— BEGIN —

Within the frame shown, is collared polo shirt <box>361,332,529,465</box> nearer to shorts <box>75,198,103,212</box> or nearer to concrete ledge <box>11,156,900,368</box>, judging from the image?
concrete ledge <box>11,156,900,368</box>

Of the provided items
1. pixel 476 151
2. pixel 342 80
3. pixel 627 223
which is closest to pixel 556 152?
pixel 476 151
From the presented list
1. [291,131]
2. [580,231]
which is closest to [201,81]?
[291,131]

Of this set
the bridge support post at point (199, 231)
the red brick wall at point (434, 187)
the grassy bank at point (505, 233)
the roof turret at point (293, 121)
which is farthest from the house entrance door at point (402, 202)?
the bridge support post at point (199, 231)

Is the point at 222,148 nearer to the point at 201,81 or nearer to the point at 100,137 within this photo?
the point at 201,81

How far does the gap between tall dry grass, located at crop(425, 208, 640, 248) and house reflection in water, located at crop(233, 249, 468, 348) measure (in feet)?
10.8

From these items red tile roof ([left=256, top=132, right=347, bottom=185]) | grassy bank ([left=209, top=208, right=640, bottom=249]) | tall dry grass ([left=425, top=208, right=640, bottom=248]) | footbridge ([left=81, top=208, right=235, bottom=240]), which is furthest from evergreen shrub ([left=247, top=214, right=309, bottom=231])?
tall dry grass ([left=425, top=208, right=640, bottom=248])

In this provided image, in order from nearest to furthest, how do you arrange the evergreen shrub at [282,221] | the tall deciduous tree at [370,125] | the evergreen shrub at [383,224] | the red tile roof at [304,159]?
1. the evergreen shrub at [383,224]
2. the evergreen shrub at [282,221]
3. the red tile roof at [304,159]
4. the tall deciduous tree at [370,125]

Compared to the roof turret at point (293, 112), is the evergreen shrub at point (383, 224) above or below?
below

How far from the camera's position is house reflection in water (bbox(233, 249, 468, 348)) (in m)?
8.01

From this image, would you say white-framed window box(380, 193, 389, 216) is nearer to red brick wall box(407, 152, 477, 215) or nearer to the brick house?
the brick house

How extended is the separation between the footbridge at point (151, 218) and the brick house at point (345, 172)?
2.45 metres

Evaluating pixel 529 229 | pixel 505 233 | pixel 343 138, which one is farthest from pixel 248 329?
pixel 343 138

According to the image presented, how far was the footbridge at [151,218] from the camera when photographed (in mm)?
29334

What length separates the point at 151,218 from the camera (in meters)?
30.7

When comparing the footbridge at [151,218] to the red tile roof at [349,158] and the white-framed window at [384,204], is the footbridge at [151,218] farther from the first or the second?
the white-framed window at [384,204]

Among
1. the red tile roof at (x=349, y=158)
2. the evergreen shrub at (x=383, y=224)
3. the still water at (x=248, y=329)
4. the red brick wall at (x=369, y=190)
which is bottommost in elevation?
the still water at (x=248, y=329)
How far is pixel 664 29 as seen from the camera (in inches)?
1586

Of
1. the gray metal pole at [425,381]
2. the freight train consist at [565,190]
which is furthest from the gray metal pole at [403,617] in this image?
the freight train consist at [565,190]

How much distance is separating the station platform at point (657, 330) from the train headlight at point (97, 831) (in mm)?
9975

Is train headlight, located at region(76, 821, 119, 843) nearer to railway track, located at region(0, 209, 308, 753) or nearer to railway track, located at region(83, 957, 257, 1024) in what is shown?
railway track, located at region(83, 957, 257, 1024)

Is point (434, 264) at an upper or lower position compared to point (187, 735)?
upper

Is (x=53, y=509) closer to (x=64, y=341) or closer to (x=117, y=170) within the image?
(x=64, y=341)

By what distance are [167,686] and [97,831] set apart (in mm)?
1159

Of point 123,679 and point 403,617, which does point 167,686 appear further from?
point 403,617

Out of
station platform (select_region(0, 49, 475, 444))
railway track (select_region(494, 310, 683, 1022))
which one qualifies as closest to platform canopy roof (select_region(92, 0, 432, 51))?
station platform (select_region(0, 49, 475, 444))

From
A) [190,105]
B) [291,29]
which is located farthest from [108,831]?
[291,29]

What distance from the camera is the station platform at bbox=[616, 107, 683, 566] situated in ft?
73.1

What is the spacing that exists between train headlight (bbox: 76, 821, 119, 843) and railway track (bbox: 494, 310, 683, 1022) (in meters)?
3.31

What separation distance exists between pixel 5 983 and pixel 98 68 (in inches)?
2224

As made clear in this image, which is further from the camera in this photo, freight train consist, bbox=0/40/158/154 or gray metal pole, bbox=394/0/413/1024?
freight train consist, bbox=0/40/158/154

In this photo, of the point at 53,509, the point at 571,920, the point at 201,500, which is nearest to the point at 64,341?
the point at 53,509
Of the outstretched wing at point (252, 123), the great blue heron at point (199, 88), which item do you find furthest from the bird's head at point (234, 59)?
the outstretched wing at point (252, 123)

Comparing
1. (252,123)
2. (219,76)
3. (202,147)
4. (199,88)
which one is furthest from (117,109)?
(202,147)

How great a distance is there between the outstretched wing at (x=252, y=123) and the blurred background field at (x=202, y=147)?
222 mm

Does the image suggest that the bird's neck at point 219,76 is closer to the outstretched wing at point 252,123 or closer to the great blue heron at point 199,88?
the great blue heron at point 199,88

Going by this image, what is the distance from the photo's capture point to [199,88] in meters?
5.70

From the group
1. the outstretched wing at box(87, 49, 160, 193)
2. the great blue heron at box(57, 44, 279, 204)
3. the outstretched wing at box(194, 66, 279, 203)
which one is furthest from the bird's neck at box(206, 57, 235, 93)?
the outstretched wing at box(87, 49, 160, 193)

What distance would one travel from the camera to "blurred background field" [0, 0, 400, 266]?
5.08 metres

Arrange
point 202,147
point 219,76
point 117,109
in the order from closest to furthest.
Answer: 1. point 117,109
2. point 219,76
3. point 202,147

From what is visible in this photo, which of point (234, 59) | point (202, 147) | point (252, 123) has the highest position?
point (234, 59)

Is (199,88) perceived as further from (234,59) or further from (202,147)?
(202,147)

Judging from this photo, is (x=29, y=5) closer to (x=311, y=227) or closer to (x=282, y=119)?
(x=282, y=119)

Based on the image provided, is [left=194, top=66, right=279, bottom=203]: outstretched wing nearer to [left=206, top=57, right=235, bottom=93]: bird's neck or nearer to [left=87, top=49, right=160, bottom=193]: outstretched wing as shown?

— END —

* **OBJECTIVE**
Can you copy the material verbatim, starting at the line that contains "From what is" and running through the end of the material?

* **RESULT FOR THIS EXERCISE**
From what is visible in this photo, which of point (234, 59) | point (202, 147) | point (252, 123) has the highest position?
point (234, 59)

Is (199,88) perceived as further from (234,59) or further from (202,147)?
(202,147)

Judging from this photo, is (x=29, y=5) closer to (x=311, y=227) or closer to (x=282, y=119)?
(x=282, y=119)

Based on the image provided, is [left=194, top=66, right=279, bottom=203]: outstretched wing nearer to [left=206, top=57, right=235, bottom=93]: bird's neck or nearer to [left=87, top=49, right=160, bottom=193]: outstretched wing as shown?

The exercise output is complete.